Şimdide durum farklı değildi, iki günde bir şehir değiştiriyor, günü birlik iş peşinde koşturuyor ve kazandığını da aynı gün harcıyordu. Ben ise çeşitli emlak sitelerinden ev arıyor, evleri geziyor onun adına kirada anlaşıyordum.
“Her şeyi düzeltmek senin elinde biraz çaba gösteremez misin?” Soruma cevap olarak elindeki şişeyi masaya bırakarak yüzüme öfkeyle baktı. Onun son günlerde gösterdiği tek çaba buydu. Kendini içkiye vurmuştu. Yanına oturarak elimi omzuna koydum. “Harika bir iş buldum. Bir reklam firmasında üstelik maaşı da oldukça iyi.”
“Pozisyonu ne?”
Derin bir çektim. Cevabını almış bir hareketle başını salladı. “Bir şirketim vardı benim, yöneticiydim. Sen şimdi kalkmış bana kıytırık bir şirkette basit bir eleman olarak işe girmemi teklif ediyorsun?”
“Kıytırık değil ayrıca birçok büyük firma ile çalışan bir reklam şirketi.”
“Seni de mahvettim. Ben her şeyi mahvediyorum.” Şişeye giden elini yakaladım. “Seni seviyorum hem beni mahvetmiş falan da değilsin. Ben para içinde doğmadım ve çok şükür elimiz kolumuzda tutuyor. Kendimize güzel bir hayat kurabiliriz.”
Kazandığım tüm parayı ve sahip olduğum kredi kartlarını bu uğurda harcıyordum. Onu tekrar hayata döndürmek benim için artık ölüm kalım savaşı olmuştu. Ya birlikte dibe batacaktık ya da birlikte su yüzüne çıkacaktık. Ben su yüzüne çıkmaya bu kadar hevesli iken batmak için çırpınan birini nasıl çekip çıkaracaktım doğrusu bilmiyordum ama bu uğurda yaşıyordum.
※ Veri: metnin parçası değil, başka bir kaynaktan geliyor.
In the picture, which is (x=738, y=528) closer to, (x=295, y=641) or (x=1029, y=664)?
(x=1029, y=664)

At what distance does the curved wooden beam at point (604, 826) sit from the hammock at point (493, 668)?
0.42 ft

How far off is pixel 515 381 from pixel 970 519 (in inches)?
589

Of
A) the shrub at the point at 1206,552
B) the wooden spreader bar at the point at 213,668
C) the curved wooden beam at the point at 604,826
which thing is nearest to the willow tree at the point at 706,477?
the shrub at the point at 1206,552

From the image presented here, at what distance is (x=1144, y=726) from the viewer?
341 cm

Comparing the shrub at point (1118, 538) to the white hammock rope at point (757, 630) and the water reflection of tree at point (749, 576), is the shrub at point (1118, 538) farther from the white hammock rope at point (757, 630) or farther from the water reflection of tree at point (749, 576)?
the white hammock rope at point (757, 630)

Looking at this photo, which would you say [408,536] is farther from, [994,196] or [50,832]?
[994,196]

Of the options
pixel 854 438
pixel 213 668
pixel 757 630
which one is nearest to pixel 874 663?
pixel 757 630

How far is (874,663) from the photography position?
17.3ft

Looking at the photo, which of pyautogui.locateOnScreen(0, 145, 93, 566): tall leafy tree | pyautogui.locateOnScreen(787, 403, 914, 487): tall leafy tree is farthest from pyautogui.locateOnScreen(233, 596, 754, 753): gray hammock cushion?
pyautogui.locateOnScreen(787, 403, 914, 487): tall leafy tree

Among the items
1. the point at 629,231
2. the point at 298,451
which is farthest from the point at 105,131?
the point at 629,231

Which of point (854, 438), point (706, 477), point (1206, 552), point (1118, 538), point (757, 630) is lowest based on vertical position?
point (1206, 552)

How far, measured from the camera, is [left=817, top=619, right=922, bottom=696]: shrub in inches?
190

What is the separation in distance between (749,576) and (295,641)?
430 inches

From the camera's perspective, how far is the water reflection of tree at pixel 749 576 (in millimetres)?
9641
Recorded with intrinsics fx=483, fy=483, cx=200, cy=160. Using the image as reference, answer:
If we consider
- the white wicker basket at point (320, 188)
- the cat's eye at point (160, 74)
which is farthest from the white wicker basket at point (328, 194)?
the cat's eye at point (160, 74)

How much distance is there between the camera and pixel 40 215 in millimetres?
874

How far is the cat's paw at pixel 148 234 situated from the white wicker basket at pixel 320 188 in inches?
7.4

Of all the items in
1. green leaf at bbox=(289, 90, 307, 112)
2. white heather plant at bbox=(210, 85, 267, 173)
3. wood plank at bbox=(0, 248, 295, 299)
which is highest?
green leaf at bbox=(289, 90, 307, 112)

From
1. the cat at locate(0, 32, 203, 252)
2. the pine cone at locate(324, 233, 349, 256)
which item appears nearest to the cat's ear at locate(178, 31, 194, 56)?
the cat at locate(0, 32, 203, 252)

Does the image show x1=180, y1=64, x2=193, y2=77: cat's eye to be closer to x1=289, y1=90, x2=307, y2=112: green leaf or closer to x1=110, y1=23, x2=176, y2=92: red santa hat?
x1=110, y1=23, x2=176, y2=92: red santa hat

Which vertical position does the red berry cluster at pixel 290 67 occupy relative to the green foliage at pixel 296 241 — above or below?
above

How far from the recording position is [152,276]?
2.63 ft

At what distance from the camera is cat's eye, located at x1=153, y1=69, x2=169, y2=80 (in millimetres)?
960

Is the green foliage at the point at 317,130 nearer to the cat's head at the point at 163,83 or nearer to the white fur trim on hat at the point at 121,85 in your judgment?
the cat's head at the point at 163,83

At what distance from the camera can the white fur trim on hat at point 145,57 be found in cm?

Odaya Taner’in evinde geçici olarak kaldığı Serkan girdi. Taner her ne kadar aksini iddia etse de çocuk kesinlikle gay’di. Bana sevgilisini elinden alıyormuşum gibi davranıyor ve çoğu zaman da öldürecek gibi bakıyordu.
“Hoş geldin” dedi elindeki şaraptan soğuk bir sesle.
“Hoş bulduk, şey ben de tam gidiyordum, sen dediklerimi bir daha düşün Taner.”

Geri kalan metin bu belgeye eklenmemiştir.